Northern Nevada Medical Center recently debuted bariatric surgery, Perez said, and installed a da Vinci robot system for use in urologic, general and gynecologic surgeries.
Saint Mary’s has reinvested $60 million back into its health network and the community over the past three and a half years, Lidholm said. Newer additions include a sleep center, a women’s health center with midwife services and a wound care/limb salvage program.
Medical Education & Training
With two new medical schools—University of Nevada, Las Vegas School of Medicine (UNLV SOM) and Roseman University College of Medicine—slated to open in 2017, the state’s hospitals are re-establishing and forging new partnerships to offer residencies, fellowships and educational/training programs for physicians, nurses and other healthcare providers.

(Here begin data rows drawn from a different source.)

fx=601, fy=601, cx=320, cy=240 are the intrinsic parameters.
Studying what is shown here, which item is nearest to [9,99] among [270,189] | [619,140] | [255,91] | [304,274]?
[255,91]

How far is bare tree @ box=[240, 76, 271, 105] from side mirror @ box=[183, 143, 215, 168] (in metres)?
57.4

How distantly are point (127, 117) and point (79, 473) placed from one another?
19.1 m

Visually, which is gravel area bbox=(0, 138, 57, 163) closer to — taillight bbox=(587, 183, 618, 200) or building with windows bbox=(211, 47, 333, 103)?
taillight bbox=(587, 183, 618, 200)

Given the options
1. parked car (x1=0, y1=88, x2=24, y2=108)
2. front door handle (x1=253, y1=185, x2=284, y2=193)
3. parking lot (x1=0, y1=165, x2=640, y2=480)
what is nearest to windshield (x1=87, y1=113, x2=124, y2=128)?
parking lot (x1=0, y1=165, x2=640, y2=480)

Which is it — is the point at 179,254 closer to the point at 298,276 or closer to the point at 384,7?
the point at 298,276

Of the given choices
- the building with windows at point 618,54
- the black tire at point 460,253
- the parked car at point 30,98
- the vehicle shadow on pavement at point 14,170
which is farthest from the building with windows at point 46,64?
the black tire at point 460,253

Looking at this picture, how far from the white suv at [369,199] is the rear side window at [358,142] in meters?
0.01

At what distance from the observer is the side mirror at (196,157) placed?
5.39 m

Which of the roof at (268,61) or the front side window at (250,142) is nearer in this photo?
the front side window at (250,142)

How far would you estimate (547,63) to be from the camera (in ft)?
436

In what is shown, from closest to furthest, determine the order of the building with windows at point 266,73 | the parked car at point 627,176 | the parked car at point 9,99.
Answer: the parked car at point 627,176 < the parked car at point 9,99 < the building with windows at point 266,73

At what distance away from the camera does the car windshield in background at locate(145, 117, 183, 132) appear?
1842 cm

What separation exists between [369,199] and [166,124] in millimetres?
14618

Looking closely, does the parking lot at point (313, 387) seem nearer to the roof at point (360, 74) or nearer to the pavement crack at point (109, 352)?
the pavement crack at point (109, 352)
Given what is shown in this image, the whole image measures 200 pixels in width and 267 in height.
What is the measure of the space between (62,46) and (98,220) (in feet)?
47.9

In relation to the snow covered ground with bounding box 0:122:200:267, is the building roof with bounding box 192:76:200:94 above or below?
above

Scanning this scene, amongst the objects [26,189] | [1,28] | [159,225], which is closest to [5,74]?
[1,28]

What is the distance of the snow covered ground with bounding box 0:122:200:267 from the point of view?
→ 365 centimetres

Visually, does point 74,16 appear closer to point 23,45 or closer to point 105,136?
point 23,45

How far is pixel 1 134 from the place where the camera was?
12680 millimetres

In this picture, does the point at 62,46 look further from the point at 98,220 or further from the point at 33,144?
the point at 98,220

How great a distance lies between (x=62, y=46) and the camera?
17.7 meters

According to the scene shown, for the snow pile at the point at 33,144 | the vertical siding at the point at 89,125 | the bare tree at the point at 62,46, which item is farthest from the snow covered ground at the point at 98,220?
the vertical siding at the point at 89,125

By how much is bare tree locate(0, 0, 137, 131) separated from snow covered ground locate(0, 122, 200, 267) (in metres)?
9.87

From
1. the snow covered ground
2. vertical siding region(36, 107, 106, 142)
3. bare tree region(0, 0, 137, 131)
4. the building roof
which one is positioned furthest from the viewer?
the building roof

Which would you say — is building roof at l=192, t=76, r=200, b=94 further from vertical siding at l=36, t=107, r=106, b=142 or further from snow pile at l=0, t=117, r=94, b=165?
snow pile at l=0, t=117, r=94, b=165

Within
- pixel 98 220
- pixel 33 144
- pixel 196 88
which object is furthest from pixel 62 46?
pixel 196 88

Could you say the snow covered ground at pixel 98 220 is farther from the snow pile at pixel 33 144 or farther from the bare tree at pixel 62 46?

UMC will continue to host residents and fellows from the Reno’s School of Medicine until UNLV SOM opens, then it will switch to accommodating students from that neighboring school, Van Houweling said. Saint Rose Dominican plans to add 100 to 120 residency slots among its three hospitals, beginning in 12 to 18 months, Brannman said. Sunrise Children’s Hospital established a pediatric residency program in conjunction with UNSOM’s department of pediatrics, Sklamberg said. Both Sunrise facilities, which currently train 100 new graduate nurses per year, are looking to expand that program and add medical educational opportunities, too. In addition to its own internal specialty training programs, The Valley Health System is also developing a graduate medical education program, recruiting from UNSOM, Touro University Nevada and outside the state. It plans to take its first residents in July 2017 and grow the program to more than 300 participants.
Renown is expanding its residency program—this year expecting 58 residents in family medicine, internal medicine and psychiatry—and fellowships in hospital and palliative care as well as geriatrics. In January of next year, as the result of a new relationship, students of St. George’s University on Grenada, a Caribbean island, will begin rotating through Renown’s hospitals for training in their third or fourth years. Renown and UNSOM will debut a Master of Physician Assistant program in June 2017. Saint Mary’s is developing a family medicine residency program to start in fall 2018 and is working with the local community colleges to offer technology education programs, such as for imaging and operating room technologists, as soon as next year.
Governmental Factors
The State of Nevada wants to add a third Medicaid managed care plan in 2017 and this summer will issue a request for proposals for that. Whereas that would benefit the state, an adequate network of physicians, other providers and facilities is needed to service those patients, Sklamberg said, which currently isn’t the case.
Improving outcomes and facilitating ease of access to healthcare will remain center stage, Van Houweling said, and potentially could become mandated via legislation or other initiatives at some point.
Who wins the U.S. presidential election this year and the consequences for healthcare, specifically the ACA, remain a wild card. Will the ACA be repealed or otherwise modified? What would replace it? How hospitals prepare for these unknowns, Slonim said, is to “keep doing your work.”